- **Supplied data**
## begin

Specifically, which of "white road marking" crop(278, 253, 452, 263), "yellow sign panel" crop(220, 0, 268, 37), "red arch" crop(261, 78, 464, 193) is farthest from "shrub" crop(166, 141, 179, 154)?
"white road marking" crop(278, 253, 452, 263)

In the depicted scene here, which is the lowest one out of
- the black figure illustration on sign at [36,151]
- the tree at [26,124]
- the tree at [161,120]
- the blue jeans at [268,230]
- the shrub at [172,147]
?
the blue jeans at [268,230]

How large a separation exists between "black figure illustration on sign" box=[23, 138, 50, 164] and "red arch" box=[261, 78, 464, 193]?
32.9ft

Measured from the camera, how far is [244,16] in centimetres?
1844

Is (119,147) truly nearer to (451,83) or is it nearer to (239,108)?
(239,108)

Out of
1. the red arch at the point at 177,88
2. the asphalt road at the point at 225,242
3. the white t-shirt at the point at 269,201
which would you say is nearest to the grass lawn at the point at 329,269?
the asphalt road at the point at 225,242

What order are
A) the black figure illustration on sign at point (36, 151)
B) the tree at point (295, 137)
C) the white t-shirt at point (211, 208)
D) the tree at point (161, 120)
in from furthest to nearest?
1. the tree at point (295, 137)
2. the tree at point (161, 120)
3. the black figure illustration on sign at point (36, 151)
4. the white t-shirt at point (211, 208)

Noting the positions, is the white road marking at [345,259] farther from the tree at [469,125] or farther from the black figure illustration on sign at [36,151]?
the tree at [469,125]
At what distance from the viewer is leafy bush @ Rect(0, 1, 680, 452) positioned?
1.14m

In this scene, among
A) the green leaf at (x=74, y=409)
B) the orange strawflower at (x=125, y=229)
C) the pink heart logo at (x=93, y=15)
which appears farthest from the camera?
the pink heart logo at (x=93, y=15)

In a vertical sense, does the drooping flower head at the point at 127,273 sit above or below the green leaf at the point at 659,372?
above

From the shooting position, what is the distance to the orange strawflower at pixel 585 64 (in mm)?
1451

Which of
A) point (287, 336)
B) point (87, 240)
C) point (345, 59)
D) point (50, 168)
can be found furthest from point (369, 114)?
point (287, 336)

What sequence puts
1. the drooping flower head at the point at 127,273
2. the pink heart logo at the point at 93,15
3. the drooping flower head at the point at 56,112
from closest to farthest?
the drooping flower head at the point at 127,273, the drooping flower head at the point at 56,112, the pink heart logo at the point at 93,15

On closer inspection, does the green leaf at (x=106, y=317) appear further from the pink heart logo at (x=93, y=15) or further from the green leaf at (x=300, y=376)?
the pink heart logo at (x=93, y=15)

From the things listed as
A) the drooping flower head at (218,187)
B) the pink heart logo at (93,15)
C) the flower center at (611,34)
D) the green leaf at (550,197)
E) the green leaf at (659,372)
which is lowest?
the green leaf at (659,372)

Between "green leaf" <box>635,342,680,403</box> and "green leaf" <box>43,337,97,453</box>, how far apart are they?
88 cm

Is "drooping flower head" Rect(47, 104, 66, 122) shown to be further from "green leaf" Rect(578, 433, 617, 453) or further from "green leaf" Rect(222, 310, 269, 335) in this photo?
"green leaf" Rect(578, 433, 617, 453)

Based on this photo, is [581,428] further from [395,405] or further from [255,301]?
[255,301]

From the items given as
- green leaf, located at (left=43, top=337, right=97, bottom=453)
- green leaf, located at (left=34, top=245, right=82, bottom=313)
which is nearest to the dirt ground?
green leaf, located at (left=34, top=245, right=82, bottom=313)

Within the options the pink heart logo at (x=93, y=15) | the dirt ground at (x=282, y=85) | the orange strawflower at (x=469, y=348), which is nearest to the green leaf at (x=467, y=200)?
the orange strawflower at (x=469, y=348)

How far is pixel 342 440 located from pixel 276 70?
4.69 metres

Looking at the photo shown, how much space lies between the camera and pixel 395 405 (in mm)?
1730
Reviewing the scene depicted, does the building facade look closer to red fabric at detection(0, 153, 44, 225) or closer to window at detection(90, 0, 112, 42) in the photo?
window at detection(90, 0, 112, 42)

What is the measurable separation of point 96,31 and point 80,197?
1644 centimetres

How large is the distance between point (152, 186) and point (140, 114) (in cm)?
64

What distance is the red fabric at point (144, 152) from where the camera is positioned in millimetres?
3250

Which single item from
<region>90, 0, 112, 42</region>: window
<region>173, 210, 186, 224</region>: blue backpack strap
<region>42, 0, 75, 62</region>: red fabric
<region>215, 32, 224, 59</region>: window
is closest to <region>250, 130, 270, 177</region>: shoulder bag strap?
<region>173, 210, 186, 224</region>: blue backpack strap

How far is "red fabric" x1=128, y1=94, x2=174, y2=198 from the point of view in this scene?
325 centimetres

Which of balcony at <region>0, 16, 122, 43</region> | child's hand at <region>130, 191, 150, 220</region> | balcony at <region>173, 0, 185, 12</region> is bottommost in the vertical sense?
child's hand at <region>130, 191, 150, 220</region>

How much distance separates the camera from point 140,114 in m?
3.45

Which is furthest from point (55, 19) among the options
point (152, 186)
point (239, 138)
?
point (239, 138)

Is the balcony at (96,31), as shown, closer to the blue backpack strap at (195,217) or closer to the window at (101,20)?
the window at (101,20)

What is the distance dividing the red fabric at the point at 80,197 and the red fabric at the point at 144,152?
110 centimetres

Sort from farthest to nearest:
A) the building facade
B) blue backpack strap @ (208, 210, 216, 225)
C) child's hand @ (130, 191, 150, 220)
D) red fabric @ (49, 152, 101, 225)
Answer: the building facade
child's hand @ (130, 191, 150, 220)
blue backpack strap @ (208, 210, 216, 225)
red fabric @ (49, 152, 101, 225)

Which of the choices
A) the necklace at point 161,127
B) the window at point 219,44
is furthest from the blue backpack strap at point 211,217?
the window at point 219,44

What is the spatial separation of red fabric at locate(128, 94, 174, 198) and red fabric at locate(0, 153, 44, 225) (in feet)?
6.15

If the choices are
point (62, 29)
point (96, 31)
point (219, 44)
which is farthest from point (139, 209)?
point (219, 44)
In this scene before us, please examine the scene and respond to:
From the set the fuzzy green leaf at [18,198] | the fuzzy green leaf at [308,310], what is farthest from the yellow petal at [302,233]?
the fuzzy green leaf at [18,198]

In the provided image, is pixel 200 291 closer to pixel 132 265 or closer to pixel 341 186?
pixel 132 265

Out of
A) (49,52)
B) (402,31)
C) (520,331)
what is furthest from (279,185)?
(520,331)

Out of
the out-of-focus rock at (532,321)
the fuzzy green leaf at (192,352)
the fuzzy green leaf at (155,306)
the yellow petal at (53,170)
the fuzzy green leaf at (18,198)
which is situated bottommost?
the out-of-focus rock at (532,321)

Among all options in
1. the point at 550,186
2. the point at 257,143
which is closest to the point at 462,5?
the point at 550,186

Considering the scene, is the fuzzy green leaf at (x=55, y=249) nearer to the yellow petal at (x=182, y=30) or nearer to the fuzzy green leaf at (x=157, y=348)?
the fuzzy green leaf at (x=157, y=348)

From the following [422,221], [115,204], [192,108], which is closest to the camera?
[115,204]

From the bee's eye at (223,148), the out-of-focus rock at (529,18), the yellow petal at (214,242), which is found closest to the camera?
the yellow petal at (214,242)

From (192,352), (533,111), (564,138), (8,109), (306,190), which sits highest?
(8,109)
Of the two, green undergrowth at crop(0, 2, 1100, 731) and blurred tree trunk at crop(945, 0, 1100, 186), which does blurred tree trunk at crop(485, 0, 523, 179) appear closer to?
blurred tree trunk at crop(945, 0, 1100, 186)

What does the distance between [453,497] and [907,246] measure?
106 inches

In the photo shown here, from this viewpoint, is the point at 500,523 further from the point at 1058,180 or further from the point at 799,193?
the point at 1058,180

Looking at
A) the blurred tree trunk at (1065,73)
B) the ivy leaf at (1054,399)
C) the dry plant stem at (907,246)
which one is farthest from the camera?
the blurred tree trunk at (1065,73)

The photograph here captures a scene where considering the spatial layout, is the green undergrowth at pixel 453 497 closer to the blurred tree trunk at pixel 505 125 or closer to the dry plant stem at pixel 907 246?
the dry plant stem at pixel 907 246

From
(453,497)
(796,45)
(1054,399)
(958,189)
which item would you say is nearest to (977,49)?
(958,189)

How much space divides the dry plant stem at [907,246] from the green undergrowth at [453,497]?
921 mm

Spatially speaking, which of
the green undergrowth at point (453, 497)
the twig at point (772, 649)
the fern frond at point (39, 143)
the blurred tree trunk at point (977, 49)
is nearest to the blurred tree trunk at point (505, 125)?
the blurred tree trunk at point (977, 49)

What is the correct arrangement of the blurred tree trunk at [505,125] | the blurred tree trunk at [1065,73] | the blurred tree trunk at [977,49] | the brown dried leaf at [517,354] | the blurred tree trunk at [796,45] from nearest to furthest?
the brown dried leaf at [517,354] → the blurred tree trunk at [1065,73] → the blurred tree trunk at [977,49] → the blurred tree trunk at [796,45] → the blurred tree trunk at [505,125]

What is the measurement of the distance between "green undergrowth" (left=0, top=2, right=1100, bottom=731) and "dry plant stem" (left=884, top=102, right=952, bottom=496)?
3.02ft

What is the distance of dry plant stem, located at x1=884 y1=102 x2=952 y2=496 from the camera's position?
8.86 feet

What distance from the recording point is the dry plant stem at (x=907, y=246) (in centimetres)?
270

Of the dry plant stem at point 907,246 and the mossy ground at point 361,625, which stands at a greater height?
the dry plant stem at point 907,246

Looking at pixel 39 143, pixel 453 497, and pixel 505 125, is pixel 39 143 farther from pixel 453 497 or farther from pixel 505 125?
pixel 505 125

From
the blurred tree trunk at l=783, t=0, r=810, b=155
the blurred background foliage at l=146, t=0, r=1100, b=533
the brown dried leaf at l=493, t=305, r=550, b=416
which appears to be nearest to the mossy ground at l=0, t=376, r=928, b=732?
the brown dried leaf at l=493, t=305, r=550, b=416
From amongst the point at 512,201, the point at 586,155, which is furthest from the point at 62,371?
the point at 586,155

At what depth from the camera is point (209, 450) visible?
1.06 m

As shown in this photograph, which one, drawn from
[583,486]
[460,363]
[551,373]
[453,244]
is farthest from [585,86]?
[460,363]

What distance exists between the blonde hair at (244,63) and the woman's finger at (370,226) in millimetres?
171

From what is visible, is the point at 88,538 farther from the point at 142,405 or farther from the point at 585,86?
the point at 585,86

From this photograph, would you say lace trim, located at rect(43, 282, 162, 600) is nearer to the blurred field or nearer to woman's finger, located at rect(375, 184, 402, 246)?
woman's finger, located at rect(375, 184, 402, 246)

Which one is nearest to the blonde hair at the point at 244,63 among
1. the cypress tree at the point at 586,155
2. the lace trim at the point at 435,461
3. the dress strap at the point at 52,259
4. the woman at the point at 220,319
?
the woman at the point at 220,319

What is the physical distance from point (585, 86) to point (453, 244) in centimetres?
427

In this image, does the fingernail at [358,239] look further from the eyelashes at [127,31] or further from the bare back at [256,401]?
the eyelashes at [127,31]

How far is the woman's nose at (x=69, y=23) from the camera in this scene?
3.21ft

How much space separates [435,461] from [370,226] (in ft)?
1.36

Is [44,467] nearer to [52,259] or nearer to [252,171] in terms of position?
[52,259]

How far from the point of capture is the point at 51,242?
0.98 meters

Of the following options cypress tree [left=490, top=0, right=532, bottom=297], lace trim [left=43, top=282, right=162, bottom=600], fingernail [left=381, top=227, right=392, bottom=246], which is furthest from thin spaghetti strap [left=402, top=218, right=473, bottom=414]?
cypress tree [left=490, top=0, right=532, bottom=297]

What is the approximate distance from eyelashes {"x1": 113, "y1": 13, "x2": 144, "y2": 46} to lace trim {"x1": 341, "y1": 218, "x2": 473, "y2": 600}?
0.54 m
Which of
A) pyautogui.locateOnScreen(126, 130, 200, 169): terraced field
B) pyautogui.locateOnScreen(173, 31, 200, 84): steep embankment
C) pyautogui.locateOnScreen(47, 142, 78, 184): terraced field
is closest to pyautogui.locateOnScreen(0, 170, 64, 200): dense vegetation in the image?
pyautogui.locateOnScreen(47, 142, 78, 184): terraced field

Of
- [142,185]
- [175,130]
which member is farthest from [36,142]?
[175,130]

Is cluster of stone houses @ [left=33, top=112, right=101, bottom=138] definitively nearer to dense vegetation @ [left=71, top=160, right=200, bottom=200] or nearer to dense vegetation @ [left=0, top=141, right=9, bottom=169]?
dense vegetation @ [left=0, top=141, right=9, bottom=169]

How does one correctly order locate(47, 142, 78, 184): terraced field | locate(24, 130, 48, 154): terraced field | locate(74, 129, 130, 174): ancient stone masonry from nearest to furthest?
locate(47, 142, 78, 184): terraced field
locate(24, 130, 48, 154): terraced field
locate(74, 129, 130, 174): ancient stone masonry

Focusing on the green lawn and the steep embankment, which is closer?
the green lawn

## end

- **Requirement**
Repeat, without changes, every line from the one that contains "What is the approximate" through the final line of the data.

- **Response for this exercise**
What is the approximate distance from eyelashes {"x1": 113, "y1": 13, "x2": 144, "y2": 46} to lace trim {"x1": 341, "y1": 218, "x2": 473, "y2": 600}?
0.54 m
Which of
A) pyautogui.locateOnScreen(126, 130, 200, 169): terraced field
B) pyautogui.locateOnScreen(173, 31, 200, 84): steep embankment
C) pyautogui.locateOnScreen(47, 142, 78, 184): terraced field
is closest to pyautogui.locateOnScreen(0, 170, 64, 200): dense vegetation in the image?
pyautogui.locateOnScreen(47, 142, 78, 184): terraced field

Of
- [142,185]
- [175,130]
which member is farthest from [36,142]?
[175,130]

Is cluster of stone houses @ [left=33, top=112, right=101, bottom=138] definitively nearer to dense vegetation @ [left=71, top=160, right=200, bottom=200] or nearer to dense vegetation @ [left=0, top=141, right=9, bottom=169]?
dense vegetation @ [left=0, top=141, right=9, bottom=169]

How does one correctly order locate(47, 142, 78, 184): terraced field | locate(24, 130, 48, 154): terraced field | locate(74, 129, 130, 174): ancient stone masonry from nearest to furthest?
locate(47, 142, 78, 184): terraced field
locate(24, 130, 48, 154): terraced field
locate(74, 129, 130, 174): ancient stone masonry

Focusing on the green lawn and the steep embankment, which is closer?
the green lawn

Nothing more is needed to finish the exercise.